Mass Effect: Andromeda

(SPOILER FREE) So, months after it released, I’ve finally gotten in to Mass Effect: Andromeda. As an unabashed fan of the original trilogy, I had preordered it and been salivating at the chance to get back into the ME world until a week before its release. But then I bought into the negative release hype, disappointed with what I was seeing regarding facial animations, and in protest returned to a mostly unplayed Witcher 3 instead. I got sucked into Witcher 3 and took my time with it, deciding to finish its main storyline (and not rush it) before I came back to Andromeda.

Now that I’m over 10 hours into it, past the prologue, colonized the first world, and exploring the stars, I think I have a good feel for the game. Bottom line up front: For an unsuccessful game with some flaws if we’re being fair, it’s very good. I would say that this is the “Star Trek” side of the series, compared to the “Star Wars” side that the original trilogy served up. There’s definitely the basis of “boldly going where no Milky Way person has ever gone before” from the first scenes in the game.

■ **Recorded information**
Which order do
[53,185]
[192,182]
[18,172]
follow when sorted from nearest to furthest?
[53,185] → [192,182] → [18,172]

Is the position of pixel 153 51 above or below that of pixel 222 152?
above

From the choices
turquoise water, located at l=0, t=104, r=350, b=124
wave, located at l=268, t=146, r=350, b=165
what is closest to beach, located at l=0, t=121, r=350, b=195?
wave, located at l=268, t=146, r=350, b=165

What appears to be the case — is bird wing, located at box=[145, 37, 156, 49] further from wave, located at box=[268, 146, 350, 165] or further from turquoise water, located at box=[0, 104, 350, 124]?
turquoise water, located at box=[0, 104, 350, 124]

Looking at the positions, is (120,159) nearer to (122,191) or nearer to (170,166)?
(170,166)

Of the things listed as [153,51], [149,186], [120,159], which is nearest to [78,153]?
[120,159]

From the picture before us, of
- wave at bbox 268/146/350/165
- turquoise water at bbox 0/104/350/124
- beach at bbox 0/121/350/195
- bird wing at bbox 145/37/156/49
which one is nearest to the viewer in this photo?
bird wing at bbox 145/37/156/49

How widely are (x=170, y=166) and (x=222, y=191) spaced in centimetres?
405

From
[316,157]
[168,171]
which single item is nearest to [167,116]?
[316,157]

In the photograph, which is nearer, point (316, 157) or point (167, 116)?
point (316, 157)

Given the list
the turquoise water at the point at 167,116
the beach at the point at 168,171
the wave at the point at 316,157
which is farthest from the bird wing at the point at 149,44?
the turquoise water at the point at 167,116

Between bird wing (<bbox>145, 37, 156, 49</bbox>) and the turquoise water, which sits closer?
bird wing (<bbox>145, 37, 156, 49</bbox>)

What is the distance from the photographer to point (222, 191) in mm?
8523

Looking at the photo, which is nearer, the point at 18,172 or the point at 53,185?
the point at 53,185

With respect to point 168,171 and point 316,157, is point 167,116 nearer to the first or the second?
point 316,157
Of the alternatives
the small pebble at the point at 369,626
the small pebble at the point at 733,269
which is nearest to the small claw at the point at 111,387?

■ **To do**
a – Copy out the entire Mass Effect: Andromeda review.
b – Format the part of the records that opens with the line containing "In the photograph, which" and runs through the end of the records, both ends included, as a JSON list of strings. Use one string per line and leave out blank lines.

■ **Results**
a –
Mass Effect: Andromeda

(SPOILER FREE) So, months after it released, I’ve finally gotten in to Mass Effect: Andromeda. As an unabashed fan of the original trilogy, I had preordered it and been salivating at the chance to get back into the ME world until a week before its release. But then I bought into the negative release hype, disappointed with what I was seeing regarding facial animations, and in protest returned to a mostly unplayed Witcher 3 instead. I got sucked into Witcher 3 and took my time with it, deciding to finish its main storyline (and not rush it) before I came back to Andromeda.

Now that I’m over 10 hours into it, past the prologue, colonized the first world, and exploring the stars, I think I have a good feel for the game. Bottom line up front: For an unsuccessful game with some flaws if we’re being fair, it’s very good. I would say that this is the “Star Trek” side of the series, compared to the “Star Wars” side that the original trilogy served up. There’s definitely the basis of “boldly going where no Milky Way person has ever gone before” from the first scenes in the game.

b –
[
  "In the photograph, which is nearer, point (316, 157) or point (167, 116)?",
  "point (316, 157)",
  "Given the list",
  "the turquoise water at the point at 167,116",
  "the beach at the point at 168,171",
  "the wave at the point at 316,157",
  "which is farthest from the bird wing at the point at 149,44?",
  "the turquoise water at the point at 167,116",
  "Between bird wing (<bbox>145, 37, 156, 49</bbox>) and the turquoise water, which sits closer?",
  "bird wing (<bbox>145, 37, 156, 49</bbox>)",
  "What is the distance from the photographer to point (222, 191) in mm?",
  "8523",
  "Looking at the photo, which is nearer, the point at 18,172 or the point at 53,185?",
  "the point at 53,185",
  "With respect to point 168,171 and point 316,157, is point 167,116 nearer to the first or the second?",
  "point 316,157",
  "Of the alternatives",
  "the small pebble at the point at 369,626",
  "the small pebble at the point at 733,269",
  "which is nearest to the small claw at the point at 111,387?"
]